SOURCE DATA:
◇ ◇ ◇ ◇ ◇ ◇ ◇
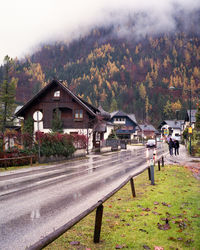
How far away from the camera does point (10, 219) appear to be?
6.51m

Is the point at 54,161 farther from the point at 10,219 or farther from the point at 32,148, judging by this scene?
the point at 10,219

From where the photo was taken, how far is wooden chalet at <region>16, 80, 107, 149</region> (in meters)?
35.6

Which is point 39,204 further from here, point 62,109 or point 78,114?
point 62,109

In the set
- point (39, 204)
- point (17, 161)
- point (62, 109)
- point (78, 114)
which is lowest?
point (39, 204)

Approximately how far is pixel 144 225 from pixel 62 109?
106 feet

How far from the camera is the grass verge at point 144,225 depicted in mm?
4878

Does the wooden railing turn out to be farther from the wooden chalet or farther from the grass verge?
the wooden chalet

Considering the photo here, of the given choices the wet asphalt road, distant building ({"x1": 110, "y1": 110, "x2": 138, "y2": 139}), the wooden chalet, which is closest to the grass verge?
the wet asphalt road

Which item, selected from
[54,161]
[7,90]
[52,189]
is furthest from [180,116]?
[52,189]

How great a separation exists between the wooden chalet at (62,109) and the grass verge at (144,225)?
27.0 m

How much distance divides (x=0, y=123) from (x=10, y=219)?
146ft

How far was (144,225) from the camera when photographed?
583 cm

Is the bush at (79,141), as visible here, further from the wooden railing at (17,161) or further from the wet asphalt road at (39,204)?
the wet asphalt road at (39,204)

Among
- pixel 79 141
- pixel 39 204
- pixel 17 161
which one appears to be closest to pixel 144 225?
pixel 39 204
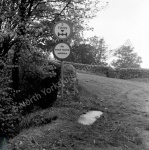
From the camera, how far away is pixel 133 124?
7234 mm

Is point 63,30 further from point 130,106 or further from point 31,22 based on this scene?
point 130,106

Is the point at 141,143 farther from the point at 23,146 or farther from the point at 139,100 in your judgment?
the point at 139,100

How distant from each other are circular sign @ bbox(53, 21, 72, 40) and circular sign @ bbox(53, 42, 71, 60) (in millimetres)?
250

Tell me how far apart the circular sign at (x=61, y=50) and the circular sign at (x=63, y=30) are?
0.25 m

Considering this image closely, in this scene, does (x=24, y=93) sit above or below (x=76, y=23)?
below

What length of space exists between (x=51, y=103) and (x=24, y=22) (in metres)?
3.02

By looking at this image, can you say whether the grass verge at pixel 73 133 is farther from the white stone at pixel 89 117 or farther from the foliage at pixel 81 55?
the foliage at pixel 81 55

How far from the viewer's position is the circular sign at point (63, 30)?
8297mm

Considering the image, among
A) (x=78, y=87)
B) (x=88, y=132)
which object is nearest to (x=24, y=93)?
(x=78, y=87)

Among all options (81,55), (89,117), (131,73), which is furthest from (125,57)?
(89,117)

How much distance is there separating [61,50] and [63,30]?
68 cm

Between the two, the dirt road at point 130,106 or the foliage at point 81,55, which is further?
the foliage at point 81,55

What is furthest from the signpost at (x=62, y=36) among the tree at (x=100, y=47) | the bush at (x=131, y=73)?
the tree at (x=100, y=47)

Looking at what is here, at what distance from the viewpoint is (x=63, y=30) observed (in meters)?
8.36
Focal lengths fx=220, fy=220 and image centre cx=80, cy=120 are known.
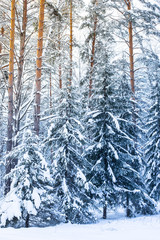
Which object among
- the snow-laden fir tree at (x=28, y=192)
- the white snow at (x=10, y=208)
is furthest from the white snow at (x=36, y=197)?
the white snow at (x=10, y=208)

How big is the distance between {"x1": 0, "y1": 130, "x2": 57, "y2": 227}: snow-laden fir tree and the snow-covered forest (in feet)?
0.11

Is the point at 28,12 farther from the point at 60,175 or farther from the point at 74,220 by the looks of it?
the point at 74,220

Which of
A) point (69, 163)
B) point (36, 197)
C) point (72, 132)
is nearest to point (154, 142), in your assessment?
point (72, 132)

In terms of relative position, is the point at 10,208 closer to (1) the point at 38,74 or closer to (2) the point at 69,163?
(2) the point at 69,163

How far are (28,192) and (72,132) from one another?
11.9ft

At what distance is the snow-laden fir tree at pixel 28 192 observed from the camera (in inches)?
◇ ◇ ◇ ◇ ◇ ◇ ◇
WRITTEN PROBLEM: Go through all of the items and change every "grass verge" to "grass strip", keeping everything else the same. Leave the pictures out of your answer.

ANSWER TO THE PROBLEM:
How far away from the camera does point (10, 219) appear to be?
6.51m

Is the point at 54,161 farther from the point at 10,219 or farther from the point at 32,148, judging by this scene?
the point at 10,219

From where the photo was taken, how far is wooden chalet at <region>16, 80, 107, 149</region> (in meters)?
35.6

Which is point 39,204 further from here, point 62,109 or point 78,114?
point 62,109

In the set
- point (39, 204)
- point (17, 161)
- point (62, 109)
- point (78, 114)
which is lowest?
point (39, 204)

Approximately how far is pixel 144 225 from pixel 62 109?
106 feet

How far from the camera is the grass strip at point 144,225 depicted in mm?
4878

Does the wooden railing turn out to be farther from the wooden chalet or farther from the grass strip?
the wooden chalet

Considering the photo here, of the given choices the wet asphalt road, distant building ({"x1": 110, "y1": 110, "x2": 138, "y2": 139}), the wooden chalet, which is closest to the grass strip?
the wet asphalt road

Which item, selected from
[54,161]
[7,90]
[52,189]
is furthest from [180,116]?
[52,189]

How great a separation exists between the wooden chalet at (62,109) and the grass strip at (144,225)?
27.0 m

How much distance divides (x=0, y=123) from (x=10, y=219)?
146ft

How far was (144,225) from the camera when photographed?
583 cm

Is the bush at (79,141), as visible here, further from the wooden railing at (17,161) or further from the wet asphalt road at (39,204)?
the wet asphalt road at (39,204)

Among
- pixel 79 141
- pixel 39 204
- pixel 17 161
which one appears to be closest to pixel 144 225?
pixel 39 204
From the camera, how far away is pixel 133 124?
7234 mm

Is point 63,30 further from point 130,106 or further from point 31,22 based on this scene?
point 130,106

Is the point at 141,143 farther from the point at 23,146 or farther from the point at 139,100 in your judgment?
the point at 139,100

How distant from each other are circular sign @ bbox(53, 21, 72, 40) and circular sign @ bbox(53, 42, 71, 60) (in millimetres)?
250

Tell me how far apart the circular sign at (x=61, y=50) and the circular sign at (x=63, y=30) are?
0.25 m

Considering this image closely, in this scene, does (x=24, y=93) sit above or below (x=76, y=23)?
below

What length of space exists between (x=51, y=103) and (x=24, y=22) (in metres)?
3.02

By looking at this image, can you say whether the grass strip at pixel 73 133 is farther from the white stone at pixel 89 117 or farther from the foliage at pixel 81 55?
the foliage at pixel 81 55

How far from the viewer's position is the circular sign at point (63, 30)?
8297mm

Considering the image, among
A) (x=78, y=87)
B) (x=88, y=132)
which object is nearest to (x=24, y=93)?
(x=78, y=87)

Among all options (81,55), (89,117), (131,73), which is furthest from (125,57)?
(89,117)

How much distance is there separating [61,50] and [63,30]?
68 cm

Between the two, the dirt road at point 130,106 or the foliage at point 81,55, which is further?
the foliage at point 81,55

What is furthest from the signpost at (x=62, y=36) among the tree at (x=100, y=47) | the bush at (x=131, y=73)?
the tree at (x=100, y=47)

Looking at what is here, at what distance from the viewpoint is (x=63, y=30) observed (in meters)?
8.36
Focal lengths fx=220, fy=220 and image centre cx=80, cy=120 are known.
Which object among
- the snow-laden fir tree at (x=28, y=192)
- the white snow at (x=10, y=208)
is furthest from the white snow at (x=36, y=197)?
the white snow at (x=10, y=208)

How big is the distance between {"x1": 0, "y1": 130, "x2": 57, "y2": 227}: snow-laden fir tree and the snow-covered forest (in feet)?
0.11

Is the point at 28,12 farther from the point at 60,175 or farther from the point at 74,220 by the looks of it?
the point at 74,220

Which of
A) point (69, 163)
B) point (36, 197)
C) point (72, 132)
is nearest to point (154, 142), in your assessment?
point (72, 132)

In terms of relative position, is the point at 10,208 closer to (1) the point at 38,74 or closer to (2) the point at 69,163?
(2) the point at 69,163

How far are (28,192) and (72,132) from one another?
11.9ft

At what distance is the snow-laden fir tree at pixel 28 192 observed from the camera (in inches)?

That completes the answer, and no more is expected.